Ia berhenti, menyadari apa yang hampir ia katakan.
"Untuk apa?" suara Ayunda bergetar. "Untuk aku? Untuk istrimu? Untuk pernikahan kita?"
Keheningan.
Rangga menutup matanya, merasakan migrain yang semakin parah. "Ayunda, tolong. Jangan sekarang. Aku benar-benar tidak bisa menghadapi ini sekarang."
"Kapan kalau bukan sekarang?" Ayunda mulai menangis. "Kapan kamu akan punya waktu untukku? Besok? Minggu depan? Tahun depan? Atau tidak pernah?"
"Aku tidak tahu!" Rangga berteriak. "Aku tidak tahu, oke? Aku tidak tahu apa yang akan terjadi besok! Perusahaan ku bisa bangkrut! Ayah ku kecewa padaku! Seluruh Jakarta membicarakan skandal pernikahan kita! Dan sekarang kamu menambah tekanan dengan teriakan dan tangisan!"
Hening di seberang. Rangga bisa mendengar Ayunda terisak pelan.
"Maafkan aku," suara Ayunda akhirnya terdengar pelan, hancur. "Maafkan aku karena aku butuh suamiku di saat seperti ini. Maafkan aku karena aku pikir pernikahan kita akan berbeda. Maafkan aku karena aku bodoh percaya janji-janjimu."
"Ayunda..."
"Aku akan pulang besok," potong Ayunda. "Aku akan urus tiket sendiri. Kamu tidak usah repot-repot jemput atau urus apapun. Lanjutkan saja pekerjaanmu yang sangat penting itu."
"Ayunda, dengarkan..."
Panggilan berakhir. Rangga menatap ponselnya dengan wajah kosong. Semuanya runtuh. Segalanya berantakan. Dan ia tidak tahu bagaimana cara memperbaikinya.

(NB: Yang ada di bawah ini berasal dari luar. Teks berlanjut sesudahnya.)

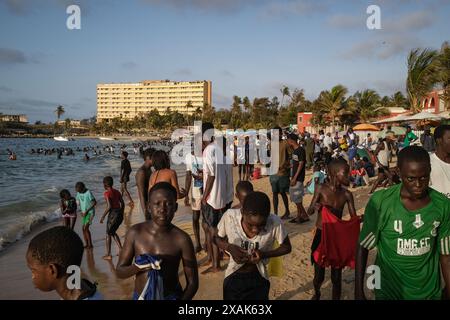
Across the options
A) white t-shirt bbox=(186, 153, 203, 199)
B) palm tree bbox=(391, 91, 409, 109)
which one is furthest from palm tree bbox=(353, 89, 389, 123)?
white t-shirt bbox=(186, 153, 203, 199)

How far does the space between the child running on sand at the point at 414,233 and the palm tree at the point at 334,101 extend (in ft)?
144

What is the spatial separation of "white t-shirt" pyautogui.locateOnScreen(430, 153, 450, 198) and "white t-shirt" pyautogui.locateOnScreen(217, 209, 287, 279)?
5.32 feet

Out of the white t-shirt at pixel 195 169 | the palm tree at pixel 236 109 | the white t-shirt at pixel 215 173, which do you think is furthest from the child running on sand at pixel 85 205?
the palm tree at pixel 236 109

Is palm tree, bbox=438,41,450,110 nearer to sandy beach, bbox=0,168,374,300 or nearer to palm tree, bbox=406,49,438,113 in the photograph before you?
palm tree, bbox=406,49,438,113

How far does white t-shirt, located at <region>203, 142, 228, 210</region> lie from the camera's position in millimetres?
5605

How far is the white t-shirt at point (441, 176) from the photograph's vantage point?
143 inches

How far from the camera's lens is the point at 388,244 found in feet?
8.74

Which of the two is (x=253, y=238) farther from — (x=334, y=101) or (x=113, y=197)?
(x=334, y=101)

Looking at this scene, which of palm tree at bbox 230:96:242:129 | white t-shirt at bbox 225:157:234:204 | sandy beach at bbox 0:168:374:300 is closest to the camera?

Ia melempar ponselnya ke sofa, tidak cukup keras untuk merusak, tapi cukup untuk melepaskan frustasi. Lalu ia kembali menatap layar laptop, kembali ke pencarian yang tidak membuahkan hasil.
Zamora Company. Pemilik misterius. Siapa?
Kenapa membatalkan proyek? Kenapa sekarang? Kenapa tepat setelah skandal pernikahannya viral?
Terlalu banyak pertanyaan. Tidak ada jawaban.
Rangga menyenderkan kepalanya di sandaran kursi, menatap langit-langit ruangan. Lampu neon berkedip lemah, tanda sudah waktunya diganti. Tapi tidak ada yang peduli. Sama seperti tidak ada yang peduli padanya sekarang.